Storey (2026, From Technical Debt to Cognitive and Intent Debt) argues that as code generation gets cheap, the binding risk shifts from technical debt in the code to cognitive debt (eroded shared understanding) and intent debt (missing rationale and constraints); our under-specification result is an intent-debt phenomenon, the gap between what passes and what was meant. Goodhart's law (1975) and the Manheim and Garrabrant (2018) taxonomy frame the proxy-objective divergence; we find the adversarial variant absent and the regressional variant present and emergent. SWE-bench (Jimenez et al.) established the hidden-test resolve-rate oracle we adopt for the bug-fix study, to which we add a cost axis.
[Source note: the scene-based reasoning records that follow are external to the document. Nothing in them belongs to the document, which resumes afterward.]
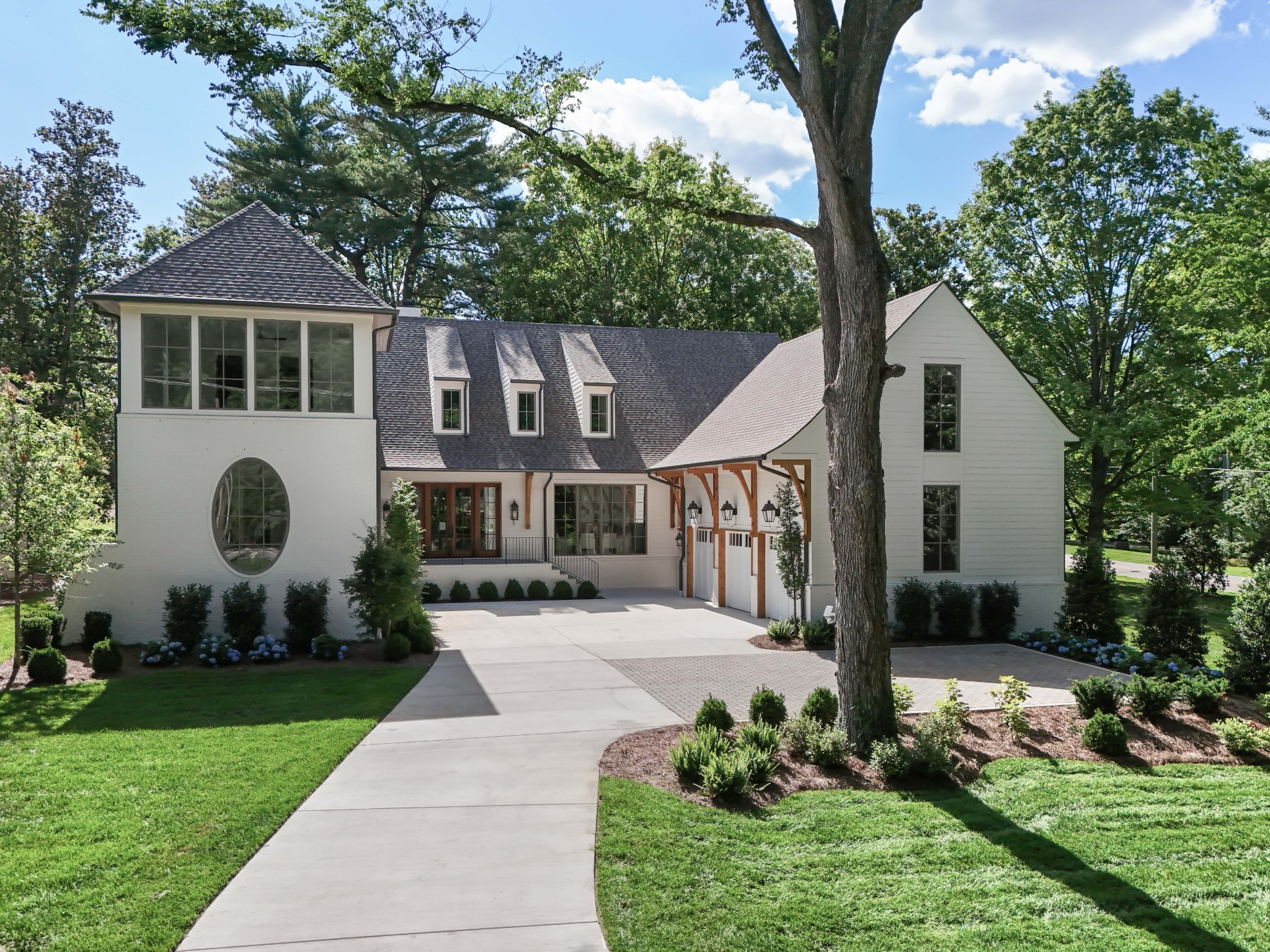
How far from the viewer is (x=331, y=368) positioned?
51.4 ft

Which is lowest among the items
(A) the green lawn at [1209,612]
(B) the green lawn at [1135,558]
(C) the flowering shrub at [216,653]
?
(B) the green lawn at [1135,558]

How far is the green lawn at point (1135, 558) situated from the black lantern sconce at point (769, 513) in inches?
839

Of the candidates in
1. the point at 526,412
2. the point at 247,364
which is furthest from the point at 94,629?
the point at 526,412

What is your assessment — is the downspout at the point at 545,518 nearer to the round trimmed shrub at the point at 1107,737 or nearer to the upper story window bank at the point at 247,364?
the upper story window bank at the point at 247,364

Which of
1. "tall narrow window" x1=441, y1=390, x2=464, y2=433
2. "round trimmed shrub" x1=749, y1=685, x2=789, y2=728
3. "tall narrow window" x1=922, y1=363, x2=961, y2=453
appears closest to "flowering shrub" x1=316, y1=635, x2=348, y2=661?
"round trimmed shrub" x1=749, y1=685, x2=789, y2=728

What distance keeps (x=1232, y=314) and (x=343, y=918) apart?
791 inches

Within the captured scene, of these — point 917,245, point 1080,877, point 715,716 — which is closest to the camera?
point 1080,877

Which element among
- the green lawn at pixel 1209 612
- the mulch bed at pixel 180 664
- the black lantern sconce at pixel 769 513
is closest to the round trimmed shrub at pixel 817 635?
the black lantern sconce at pixel 769 513

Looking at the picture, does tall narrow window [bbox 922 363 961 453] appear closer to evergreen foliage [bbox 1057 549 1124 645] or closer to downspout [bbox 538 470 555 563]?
evergreen foliage [bbox 1057 549 1124 645]

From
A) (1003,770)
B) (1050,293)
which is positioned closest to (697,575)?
(1050,293)

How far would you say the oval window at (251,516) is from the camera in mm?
15133

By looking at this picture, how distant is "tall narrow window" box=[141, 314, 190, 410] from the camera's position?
14.9m

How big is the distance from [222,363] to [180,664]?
504 centimetres

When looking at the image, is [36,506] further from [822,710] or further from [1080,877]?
[1080,877]
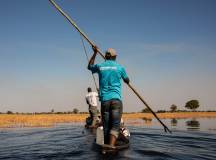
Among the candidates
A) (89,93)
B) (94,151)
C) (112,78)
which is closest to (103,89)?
(112,78)

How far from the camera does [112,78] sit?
325 inches

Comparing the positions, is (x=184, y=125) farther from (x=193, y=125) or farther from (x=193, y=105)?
(x=193, y=105)

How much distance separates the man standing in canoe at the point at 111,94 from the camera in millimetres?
8250

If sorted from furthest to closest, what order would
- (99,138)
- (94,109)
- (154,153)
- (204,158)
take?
(94,109)
(99,138)
(154,153)
(204,158)

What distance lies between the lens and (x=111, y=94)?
27.0ft

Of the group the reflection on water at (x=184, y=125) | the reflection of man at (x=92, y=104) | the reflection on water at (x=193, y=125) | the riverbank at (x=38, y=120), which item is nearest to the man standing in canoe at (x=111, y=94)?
the reflection of man at (x=92, y=104)

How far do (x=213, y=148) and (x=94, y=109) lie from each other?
1078 cm

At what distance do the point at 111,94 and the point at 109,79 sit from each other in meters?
0.43

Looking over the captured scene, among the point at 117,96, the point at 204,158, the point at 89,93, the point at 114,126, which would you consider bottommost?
the point at 204,158

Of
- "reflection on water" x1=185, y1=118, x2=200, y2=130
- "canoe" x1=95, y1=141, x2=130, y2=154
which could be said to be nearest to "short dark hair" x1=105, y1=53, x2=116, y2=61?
"canoe" x1=95, y1=141, x2=130, y2=154

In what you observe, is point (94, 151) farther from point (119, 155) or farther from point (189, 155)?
point (189, 155)

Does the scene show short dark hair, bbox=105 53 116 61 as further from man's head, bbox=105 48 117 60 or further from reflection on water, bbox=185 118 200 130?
reflection on water, bbox=185 118 200 130

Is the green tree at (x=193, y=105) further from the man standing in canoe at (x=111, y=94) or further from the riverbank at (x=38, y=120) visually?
the man standing in canoe at (x=111, y=94)

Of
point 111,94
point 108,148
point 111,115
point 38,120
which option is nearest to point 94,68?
point 111,94
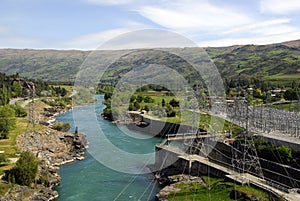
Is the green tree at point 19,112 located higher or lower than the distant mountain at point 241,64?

The loop-engineering practitioner literature identifies the gate as the hard part of loop construction; today's loop validation (tests plus linter) catches broken but not regressed, has no net-new-vs-known notion, and an LLM-judge gate adds cost, latency, and non-determinism per iteration, which Section 5.1 measures.


10. Conclusion

Run with minimal supervision, coding agents ship net-new debt and declare done (11/16), prompting does not reliably stop them (9/16), and an external deterministic gate does (0/16 observed). The failure is not capability (a larger model resolves the same instances) and not the agent gaming its tests (zero tampering under pressure); it is specification and verification, which must be supplied from outside the loop. The intervention is unglamorous: an external, memory-bearing, deterministic, churn-stable re-derivation of "did this change add net-new debt," delivered as a block decision with a specific reason the model can act on.

The three gate properties in Section 5 are effectively a specification, and the tool we built to that specification, dxkit, is what produced these measurements. It is not a scanner and does not claim to out-detect Snyk, CodeQL, or Semgrep; it stitches together established tools, ingests external engines' findings, and adds the layer they lack: a brownfield baseline so only net-new blocks, content-anchored identity so net-new keeps meaning net-new across churn and machines, and a deterministic stop-gate that runs locally on every stop with no model in the gate. We publish the harnesses, the verbatim prompts, the instance corpus, and a deterministic reproduction tier that runs offline without an API key, so the claims here can be checked rather than trusted.

The full per-study write-ups (each with its method, raw tables, caveats, and retractions), the benchmark harnesses, and the pinned substrates are in the open-source repository at github.com/vyuh-labs/dxkit. We would rather these numbers were re-run and argued with than taken on faith.